Task> Your answer must be the full listing below, repeated exactly, with no pictures in it.

Given data>

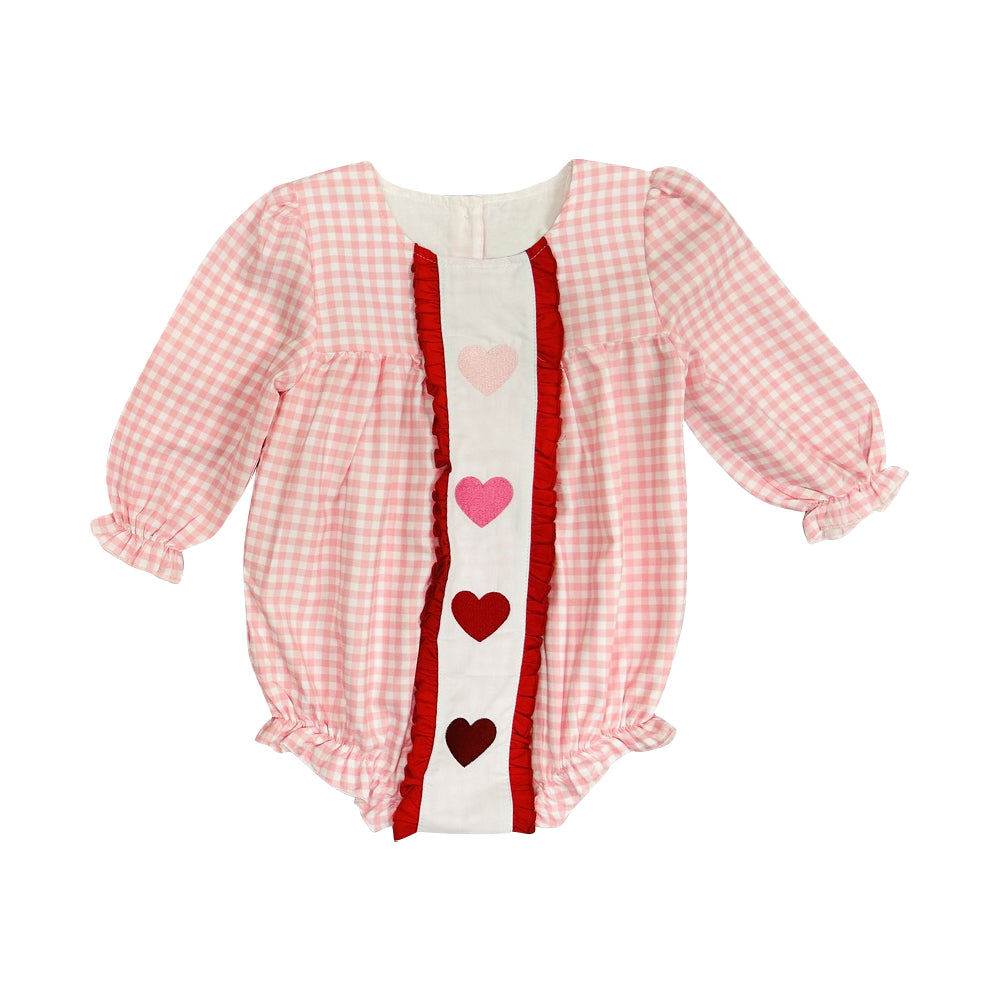 preorder LR2921 Valentine's Day Heart Pink Checkered Long Sleeve Girls Romper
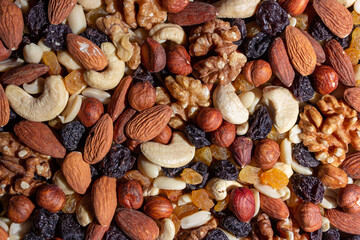 Mixed Nuts: Almonds, Walnuts, Cashews, Peanuts, Hazelnuts, Dried Prunes and Raisins. Different Nut Mix. Background from Various Nuts and Dried Fruits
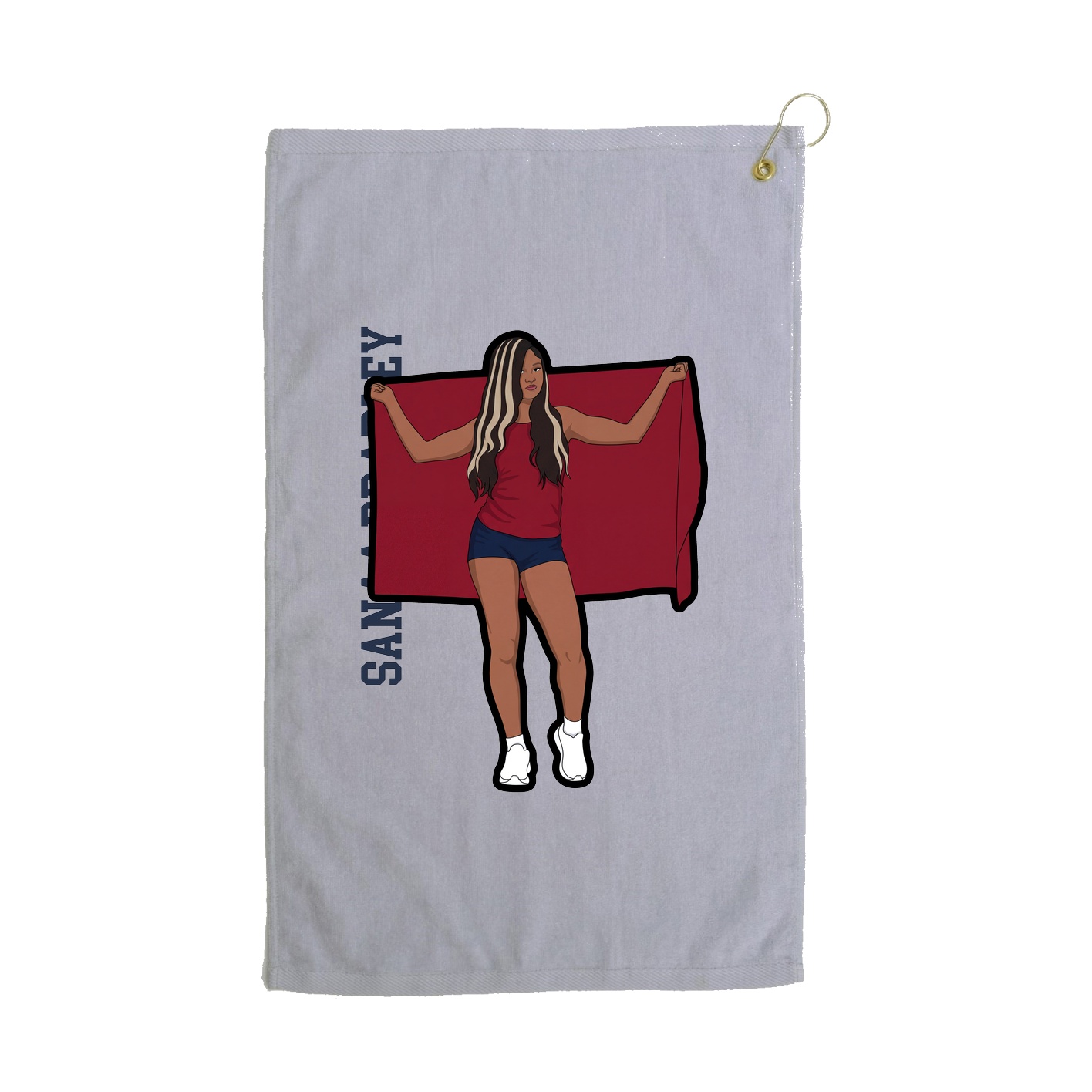 Golf Towel — Name Vertical in Grey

Answer area>
 preorder LR2921 Valentine's Day Heart Pink Checkered Long Sleeve Girls Romper
 Mixed Nuts: Almonds, Walnuts, Cashews, Peanuts, Hazelnuts, Dried Prunes and Raisins. Different Nut Mix. Background from Various Nuts and Dried Fruits
 Golf Towel — Name Vertical in Grey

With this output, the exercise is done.